La mer se retire ensuite puis réapparait, redéposant des sables, de l'argile et la gaize de l'infra-crétacé.

Puis elle recule à nouveau.

A l'ère cénozoïque (tertiaire et quaternaire selon l'ancienne dénomination), le soulèvement des Alpes se fait sentir jusque dans notre région.

Puis vient les grands déluges.

Les sommets sont arasés par l'érosion et le ruissellement.

Des vallées et des gorges se creusent, notamment sous l'action de la Meuse et de la Semoy.



Géographie


Le parc couvre le nord-ouest du département des Ardennes, avec une varité de paysages intéressante, et est limité au nord et à l'est par la frontière belge.



Paysages et reliefs





Givet - Quai de la Houille





Fumay vue de la boucle de la Meuse




Bogny-sur-Meuse statue de Dardennor





Rocroi sous la neige




La Pointe de Givet



La Pointe de Givet se veut un pays de collines, de forêts qui s'effacent quelquefois derrière des cultures sur les coteaux les plus doux, d'escarpement rocheux, et de pelouses sèches.

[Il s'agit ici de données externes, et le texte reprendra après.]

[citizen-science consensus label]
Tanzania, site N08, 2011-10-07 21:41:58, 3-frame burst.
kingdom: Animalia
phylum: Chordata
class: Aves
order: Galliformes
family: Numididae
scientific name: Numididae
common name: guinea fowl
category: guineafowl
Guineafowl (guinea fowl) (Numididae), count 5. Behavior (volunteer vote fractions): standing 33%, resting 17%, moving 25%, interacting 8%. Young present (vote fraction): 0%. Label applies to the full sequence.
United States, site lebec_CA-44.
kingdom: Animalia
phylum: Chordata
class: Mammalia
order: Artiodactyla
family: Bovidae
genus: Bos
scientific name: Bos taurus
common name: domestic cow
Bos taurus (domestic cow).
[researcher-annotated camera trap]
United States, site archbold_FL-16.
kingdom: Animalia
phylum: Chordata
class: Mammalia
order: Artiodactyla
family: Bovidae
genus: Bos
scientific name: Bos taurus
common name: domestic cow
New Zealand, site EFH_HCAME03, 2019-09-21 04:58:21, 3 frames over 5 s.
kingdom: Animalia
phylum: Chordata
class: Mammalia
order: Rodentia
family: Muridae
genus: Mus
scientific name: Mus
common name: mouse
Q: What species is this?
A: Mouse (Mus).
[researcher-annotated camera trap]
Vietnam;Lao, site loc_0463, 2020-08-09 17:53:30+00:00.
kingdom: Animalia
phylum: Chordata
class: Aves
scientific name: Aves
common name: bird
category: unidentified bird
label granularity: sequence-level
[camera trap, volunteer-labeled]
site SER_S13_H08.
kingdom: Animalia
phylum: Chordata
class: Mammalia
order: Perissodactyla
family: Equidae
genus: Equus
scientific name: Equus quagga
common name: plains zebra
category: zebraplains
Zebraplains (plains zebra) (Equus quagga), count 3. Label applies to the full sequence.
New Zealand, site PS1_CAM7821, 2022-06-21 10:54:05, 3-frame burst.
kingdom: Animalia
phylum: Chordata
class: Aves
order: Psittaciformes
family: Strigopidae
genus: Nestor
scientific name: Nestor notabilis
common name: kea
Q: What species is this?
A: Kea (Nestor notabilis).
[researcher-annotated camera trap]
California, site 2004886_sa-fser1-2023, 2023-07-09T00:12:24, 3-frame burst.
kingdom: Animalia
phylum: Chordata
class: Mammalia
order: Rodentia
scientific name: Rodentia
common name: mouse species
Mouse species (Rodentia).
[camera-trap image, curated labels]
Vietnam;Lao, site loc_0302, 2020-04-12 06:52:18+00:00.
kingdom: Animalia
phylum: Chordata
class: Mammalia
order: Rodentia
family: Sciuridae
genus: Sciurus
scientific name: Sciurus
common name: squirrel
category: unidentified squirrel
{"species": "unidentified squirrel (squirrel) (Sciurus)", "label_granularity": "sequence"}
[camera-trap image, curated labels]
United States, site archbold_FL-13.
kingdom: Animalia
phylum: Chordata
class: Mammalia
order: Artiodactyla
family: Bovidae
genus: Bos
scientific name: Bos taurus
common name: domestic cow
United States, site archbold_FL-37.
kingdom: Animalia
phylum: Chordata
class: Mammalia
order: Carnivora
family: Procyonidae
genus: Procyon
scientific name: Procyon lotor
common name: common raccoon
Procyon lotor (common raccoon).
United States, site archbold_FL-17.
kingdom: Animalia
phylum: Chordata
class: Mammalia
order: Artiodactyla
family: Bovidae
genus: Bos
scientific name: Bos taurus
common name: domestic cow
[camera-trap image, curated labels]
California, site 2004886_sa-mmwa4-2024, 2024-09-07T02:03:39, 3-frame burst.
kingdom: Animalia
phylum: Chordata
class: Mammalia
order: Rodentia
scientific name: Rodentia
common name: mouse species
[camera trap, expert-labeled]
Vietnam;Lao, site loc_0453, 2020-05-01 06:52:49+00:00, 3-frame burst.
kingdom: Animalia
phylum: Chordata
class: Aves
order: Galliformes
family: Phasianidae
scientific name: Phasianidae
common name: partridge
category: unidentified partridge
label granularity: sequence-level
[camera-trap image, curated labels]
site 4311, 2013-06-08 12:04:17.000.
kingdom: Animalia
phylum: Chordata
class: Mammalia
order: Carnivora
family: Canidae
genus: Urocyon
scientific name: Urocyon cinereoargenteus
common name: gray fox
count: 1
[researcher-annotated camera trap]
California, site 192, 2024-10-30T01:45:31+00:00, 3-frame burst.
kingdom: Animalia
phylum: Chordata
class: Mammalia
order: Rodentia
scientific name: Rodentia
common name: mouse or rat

L'espace ouvert est aussi utilisé en prairies.

La friche arbustive s’étend sur de nombreux coteaux et gomme les limites parcellaires.

La pierre bleue de Givet, extraite de carrières locales, est souvent utilisée dans les constructions, apportant une touche discrète de couleur, et permettant aux eaux de la Meuse de se refléter dans les façades des bâtiments.

La ville de Givet s'étale de part et d'autre de la Meuse.



Le Massif Ardennais



Le Massif Ardennais constitue une partie de l'Ardenne primaire : la portion rattachée au département français des Ardennes, à qui elle a donné son nom.


Ce territoire est fortement boisé et escarpé, avec des vallées profondes et sinueuses, en particulier les vallées de la Meuse et de ses affluents, dont la Semoy.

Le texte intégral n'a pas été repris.